Bare feet, bare hands. All felt the mud and the rough bark around her in turn. Her long hair flowed down to her lower back, and it was tangled with leaves, branches and a whole manner of nature.

To anyone walking by, they would have seen a lone female, swaying in the night, looking as if she had been taken over by something not of this world. In a sense, she had been: her body took on its own movements without her commandeering them, and she was so relaxed it was simply luck she had remained standing. She stumbled around on occasions and looked as if she were floating the next.

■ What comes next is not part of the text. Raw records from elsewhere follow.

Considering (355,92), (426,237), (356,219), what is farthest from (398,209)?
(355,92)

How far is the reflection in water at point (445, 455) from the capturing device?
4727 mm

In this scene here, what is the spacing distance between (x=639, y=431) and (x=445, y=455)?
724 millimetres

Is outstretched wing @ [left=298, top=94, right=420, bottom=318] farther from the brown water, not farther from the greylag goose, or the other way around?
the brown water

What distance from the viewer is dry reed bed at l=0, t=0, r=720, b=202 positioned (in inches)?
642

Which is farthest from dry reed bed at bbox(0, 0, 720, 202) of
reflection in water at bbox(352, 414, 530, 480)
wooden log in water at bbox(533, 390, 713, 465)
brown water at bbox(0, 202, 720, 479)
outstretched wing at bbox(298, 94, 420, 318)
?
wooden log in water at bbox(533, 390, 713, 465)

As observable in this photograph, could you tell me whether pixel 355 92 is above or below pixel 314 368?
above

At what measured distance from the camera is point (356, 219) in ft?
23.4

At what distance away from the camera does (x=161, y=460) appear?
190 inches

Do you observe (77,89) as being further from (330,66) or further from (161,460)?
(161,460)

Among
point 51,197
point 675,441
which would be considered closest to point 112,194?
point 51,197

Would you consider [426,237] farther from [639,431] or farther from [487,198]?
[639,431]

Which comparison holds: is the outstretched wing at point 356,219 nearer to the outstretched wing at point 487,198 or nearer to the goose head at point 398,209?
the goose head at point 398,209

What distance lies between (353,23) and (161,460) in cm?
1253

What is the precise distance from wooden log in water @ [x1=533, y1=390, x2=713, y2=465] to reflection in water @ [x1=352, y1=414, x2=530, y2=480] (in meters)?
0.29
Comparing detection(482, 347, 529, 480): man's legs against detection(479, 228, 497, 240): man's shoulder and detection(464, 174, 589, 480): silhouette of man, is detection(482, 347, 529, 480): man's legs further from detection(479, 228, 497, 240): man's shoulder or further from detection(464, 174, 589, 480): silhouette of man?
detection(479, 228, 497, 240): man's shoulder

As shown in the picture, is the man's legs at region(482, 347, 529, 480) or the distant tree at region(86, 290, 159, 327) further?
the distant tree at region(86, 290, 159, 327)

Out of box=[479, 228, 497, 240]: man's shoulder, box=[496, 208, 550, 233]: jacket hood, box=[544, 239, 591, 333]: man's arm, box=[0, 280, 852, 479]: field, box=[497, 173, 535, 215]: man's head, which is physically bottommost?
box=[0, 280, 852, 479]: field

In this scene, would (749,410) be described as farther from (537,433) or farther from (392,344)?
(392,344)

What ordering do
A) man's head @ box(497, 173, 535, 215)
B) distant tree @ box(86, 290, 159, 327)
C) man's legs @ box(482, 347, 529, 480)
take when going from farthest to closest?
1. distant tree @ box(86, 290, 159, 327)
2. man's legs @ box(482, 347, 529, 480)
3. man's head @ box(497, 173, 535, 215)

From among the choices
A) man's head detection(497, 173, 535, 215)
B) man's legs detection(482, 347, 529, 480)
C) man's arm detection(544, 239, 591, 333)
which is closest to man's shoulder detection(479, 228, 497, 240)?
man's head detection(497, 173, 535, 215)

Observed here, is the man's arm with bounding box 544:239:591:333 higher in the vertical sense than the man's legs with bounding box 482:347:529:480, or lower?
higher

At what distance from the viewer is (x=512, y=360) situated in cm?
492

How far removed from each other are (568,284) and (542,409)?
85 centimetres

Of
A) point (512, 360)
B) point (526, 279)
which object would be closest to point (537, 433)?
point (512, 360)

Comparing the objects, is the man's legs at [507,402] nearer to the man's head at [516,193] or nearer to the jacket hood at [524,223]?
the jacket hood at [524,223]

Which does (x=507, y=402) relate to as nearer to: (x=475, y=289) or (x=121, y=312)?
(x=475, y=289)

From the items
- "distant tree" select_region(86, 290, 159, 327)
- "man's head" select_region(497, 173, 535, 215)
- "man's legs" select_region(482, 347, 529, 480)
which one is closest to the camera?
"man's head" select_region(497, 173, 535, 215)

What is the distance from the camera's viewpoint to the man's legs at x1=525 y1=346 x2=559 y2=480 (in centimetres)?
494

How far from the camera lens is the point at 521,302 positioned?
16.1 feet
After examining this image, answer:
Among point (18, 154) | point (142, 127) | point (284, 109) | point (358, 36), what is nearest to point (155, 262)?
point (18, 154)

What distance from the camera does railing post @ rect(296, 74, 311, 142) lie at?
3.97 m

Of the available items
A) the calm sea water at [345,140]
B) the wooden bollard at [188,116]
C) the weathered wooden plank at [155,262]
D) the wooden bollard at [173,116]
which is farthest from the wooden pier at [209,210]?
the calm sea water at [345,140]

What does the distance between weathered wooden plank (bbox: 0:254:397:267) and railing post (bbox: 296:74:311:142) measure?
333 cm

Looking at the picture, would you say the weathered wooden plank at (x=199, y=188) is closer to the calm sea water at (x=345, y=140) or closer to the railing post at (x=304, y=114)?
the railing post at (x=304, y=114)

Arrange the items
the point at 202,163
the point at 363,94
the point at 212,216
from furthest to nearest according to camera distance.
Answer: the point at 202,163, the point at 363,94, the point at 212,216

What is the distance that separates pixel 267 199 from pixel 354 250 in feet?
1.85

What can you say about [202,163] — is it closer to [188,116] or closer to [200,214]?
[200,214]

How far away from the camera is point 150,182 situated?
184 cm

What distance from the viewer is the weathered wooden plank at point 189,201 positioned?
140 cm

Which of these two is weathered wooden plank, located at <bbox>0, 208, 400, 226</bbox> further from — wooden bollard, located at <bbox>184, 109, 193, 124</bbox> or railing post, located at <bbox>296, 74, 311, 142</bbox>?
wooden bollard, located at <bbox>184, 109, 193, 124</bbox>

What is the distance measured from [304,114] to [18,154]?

There was no music, but her body seemed perfectly in time to whatever it was she was hearing. Singular animals appeared around the corners of her little clearing in the woods, and disappeared as if they had been stung. It was no place for them to be. They knew. They listened to the forces of nature and stayed away, lest they find out what would happen to them if they didn't.

The girl danced for almost an infinite amount of time. When she opened her eyes and ceased her wind-pushed movements, it seemed to her as if no time had passed at all. She looked up at the stars, noted they had moved a little in the sky.

Her face was dark, but behind her enormously wide irises was a light, as a fire had hastily been lit and someone was blowing gently on it to keep the flames going. She bowed to someone in the undergrowth – or perhaps there was no one there at all. She dropped to her knees, whispered a prayer to a talisman she clasped her hands.

In a dreamlike state, she walked to the edge of the clearing. Animals rustled in the bushes and her feet began to make footprints on freshly-falling snow. She did not fear the creatures, even though plenty of them could easily kill her. She did not feel the cold. All she could feel was a sense of serenity. She walked as if she were flying. Perhaps, to a passer-by, it would seem that she was.